From a 'purist perspective' the realtional model doesn't differentiate between a view and a table - both are relations. So that use of a view that uses the discriminator is perfectly meaningful and valid provided the entities are correctly named e.g. Person/ActivePerson.
Also, from a 'purist perspective' the table should be named person, not people as the name of the relation reflects a tuple, not the entire set.
Regarding indexing the boolean, why not:
ALTER TABLE users ADD INDEX index_users_on_active (id, active) ;
Would that not improve the search?
However I don't know how much of that answer depends on the platform.

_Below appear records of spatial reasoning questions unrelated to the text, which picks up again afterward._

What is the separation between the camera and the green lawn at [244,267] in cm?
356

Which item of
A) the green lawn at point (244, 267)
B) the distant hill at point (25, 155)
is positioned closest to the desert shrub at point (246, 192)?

This is an old question but for those search for low cardinality/selectivity indexes, I'd like to propose the following approach that avoids partitioning, secondary tables, etc.:
The trick is to use "dateInactivated" column that stores the timestamp of when the record is inactivated/deleted. As the name implies, the value is NULL while the record is active, but once inactivated, write in the system datetime. Thus, an index on that column ends up having high selectivity as the number of "deleted" records grows since each record will have a unique (not strictly speaking) value.
Then your query becomes:
SELECT * FROM people WHERE dateInactivated is NULL;
The index will pull in just the right set of rows that you care about.
Filtering data on a bit flag for big tables is not really good in terms of performance. In case when 'active' determinate virtual deletion you can create 'TableName_delted' table with the same structure and move deleted data there using delete trigger.
That solution will help with performance and simplifies data queries.